Collected data entries
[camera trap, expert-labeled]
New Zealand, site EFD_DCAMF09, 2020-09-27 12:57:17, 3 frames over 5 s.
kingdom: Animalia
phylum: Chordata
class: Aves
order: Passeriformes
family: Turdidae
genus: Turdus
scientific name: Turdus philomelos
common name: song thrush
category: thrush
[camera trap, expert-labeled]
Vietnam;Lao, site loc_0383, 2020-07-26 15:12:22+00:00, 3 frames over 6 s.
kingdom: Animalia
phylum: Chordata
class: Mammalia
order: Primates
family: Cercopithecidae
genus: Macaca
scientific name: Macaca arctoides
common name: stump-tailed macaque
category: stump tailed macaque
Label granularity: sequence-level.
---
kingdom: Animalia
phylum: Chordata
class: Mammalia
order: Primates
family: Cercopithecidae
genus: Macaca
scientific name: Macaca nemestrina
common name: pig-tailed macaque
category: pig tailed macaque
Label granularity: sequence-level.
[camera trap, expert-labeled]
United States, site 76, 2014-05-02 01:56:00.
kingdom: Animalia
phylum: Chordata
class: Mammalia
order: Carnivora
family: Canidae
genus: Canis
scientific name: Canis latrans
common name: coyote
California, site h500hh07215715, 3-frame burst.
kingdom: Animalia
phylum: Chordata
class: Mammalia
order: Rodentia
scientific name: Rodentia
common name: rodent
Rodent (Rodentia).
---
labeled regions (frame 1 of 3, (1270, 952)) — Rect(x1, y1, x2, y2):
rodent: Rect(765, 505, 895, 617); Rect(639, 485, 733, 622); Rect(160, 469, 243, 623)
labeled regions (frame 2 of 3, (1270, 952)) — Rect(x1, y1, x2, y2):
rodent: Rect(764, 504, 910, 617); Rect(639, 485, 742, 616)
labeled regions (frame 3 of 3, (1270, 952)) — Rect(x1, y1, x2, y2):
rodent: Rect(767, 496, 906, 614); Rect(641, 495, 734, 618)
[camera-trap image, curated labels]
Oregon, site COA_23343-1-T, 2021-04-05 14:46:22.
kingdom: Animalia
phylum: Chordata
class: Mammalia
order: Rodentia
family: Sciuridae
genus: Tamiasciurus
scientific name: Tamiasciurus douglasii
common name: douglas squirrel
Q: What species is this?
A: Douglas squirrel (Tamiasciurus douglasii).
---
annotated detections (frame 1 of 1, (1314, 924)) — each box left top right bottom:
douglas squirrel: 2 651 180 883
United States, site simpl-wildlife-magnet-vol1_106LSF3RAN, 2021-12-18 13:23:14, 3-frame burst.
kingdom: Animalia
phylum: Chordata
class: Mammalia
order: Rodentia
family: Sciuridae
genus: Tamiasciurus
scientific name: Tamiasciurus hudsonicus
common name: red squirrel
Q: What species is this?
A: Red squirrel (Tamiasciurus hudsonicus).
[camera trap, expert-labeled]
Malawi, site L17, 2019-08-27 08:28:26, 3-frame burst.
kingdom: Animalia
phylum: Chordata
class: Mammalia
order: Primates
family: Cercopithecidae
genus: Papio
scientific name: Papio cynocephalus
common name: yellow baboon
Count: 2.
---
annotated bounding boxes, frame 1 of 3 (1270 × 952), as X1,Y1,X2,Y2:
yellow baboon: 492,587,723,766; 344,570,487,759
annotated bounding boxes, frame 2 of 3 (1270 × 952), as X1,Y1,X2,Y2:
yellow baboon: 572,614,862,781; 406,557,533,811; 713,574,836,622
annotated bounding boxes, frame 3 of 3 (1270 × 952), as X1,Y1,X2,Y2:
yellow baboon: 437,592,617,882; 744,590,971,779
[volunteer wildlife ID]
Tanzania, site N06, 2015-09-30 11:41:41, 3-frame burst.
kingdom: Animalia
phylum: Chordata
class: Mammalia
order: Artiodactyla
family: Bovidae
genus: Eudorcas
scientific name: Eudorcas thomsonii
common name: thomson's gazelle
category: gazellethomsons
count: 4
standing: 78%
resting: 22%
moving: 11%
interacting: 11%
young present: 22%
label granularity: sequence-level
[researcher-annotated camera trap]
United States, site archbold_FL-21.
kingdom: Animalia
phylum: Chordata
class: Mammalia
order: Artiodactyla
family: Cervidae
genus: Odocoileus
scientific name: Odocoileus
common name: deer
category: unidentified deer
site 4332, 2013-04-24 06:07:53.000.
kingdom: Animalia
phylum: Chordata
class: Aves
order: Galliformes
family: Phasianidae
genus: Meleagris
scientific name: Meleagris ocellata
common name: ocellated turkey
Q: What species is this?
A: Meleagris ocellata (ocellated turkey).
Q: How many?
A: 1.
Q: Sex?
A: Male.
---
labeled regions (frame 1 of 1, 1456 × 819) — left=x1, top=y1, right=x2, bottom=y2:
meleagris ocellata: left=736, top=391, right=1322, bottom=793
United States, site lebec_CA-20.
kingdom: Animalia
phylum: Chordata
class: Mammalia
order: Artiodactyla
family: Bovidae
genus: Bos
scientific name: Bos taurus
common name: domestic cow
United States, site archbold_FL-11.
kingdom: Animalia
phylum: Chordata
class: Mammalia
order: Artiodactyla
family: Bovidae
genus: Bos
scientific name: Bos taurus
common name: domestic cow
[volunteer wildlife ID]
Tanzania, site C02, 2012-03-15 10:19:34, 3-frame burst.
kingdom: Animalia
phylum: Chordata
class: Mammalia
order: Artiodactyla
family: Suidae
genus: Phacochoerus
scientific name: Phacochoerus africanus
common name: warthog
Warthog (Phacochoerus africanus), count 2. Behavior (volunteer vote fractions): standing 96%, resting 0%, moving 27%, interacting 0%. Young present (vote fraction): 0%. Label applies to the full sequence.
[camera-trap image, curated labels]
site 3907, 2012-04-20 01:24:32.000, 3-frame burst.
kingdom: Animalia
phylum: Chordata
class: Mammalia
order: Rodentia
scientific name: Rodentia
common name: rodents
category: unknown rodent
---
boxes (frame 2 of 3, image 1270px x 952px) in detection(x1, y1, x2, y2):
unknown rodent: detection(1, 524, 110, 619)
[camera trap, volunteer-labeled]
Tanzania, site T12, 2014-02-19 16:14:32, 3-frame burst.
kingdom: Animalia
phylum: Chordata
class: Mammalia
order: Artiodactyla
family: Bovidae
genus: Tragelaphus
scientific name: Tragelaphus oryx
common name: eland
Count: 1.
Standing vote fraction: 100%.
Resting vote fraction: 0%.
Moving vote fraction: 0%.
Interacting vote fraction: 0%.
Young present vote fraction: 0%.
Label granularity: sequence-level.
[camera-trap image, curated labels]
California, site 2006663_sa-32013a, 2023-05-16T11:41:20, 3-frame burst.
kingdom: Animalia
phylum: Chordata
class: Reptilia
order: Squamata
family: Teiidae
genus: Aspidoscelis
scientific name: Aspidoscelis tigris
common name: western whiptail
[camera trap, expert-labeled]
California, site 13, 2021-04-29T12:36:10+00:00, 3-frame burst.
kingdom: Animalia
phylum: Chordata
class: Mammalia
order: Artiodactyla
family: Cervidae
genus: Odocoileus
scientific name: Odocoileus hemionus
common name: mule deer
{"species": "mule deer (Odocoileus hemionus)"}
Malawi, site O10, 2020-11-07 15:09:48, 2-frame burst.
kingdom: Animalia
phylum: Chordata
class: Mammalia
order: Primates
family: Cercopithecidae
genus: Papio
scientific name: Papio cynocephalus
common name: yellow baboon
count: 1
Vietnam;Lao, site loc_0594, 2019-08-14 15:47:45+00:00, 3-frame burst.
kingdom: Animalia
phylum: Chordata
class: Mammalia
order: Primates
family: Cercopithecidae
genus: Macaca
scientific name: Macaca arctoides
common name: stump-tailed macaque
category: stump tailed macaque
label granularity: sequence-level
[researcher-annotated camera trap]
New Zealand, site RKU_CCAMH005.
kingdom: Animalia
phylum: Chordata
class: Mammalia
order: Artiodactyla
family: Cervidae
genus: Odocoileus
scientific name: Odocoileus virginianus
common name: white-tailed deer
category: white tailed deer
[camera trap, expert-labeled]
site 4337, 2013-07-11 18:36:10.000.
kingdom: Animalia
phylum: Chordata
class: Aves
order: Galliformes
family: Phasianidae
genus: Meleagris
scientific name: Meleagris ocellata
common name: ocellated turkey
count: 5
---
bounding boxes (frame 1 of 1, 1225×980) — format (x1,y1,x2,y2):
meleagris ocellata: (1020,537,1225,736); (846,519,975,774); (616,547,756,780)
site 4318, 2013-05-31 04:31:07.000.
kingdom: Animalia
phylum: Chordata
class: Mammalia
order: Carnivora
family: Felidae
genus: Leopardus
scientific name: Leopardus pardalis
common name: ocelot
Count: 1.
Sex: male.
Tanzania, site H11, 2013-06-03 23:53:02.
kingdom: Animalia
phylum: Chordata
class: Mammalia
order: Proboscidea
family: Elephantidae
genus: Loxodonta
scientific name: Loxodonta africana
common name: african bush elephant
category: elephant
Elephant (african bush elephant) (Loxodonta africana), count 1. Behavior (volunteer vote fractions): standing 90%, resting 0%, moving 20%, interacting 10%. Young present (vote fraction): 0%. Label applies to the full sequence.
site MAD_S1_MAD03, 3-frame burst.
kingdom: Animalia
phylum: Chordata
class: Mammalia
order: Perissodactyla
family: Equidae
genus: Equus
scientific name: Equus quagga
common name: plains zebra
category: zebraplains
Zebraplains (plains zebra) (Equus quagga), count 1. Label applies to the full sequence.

• Your goal: From the data above, how many lines contain the word "tailed"? Give the number alone.

• Solution below: 8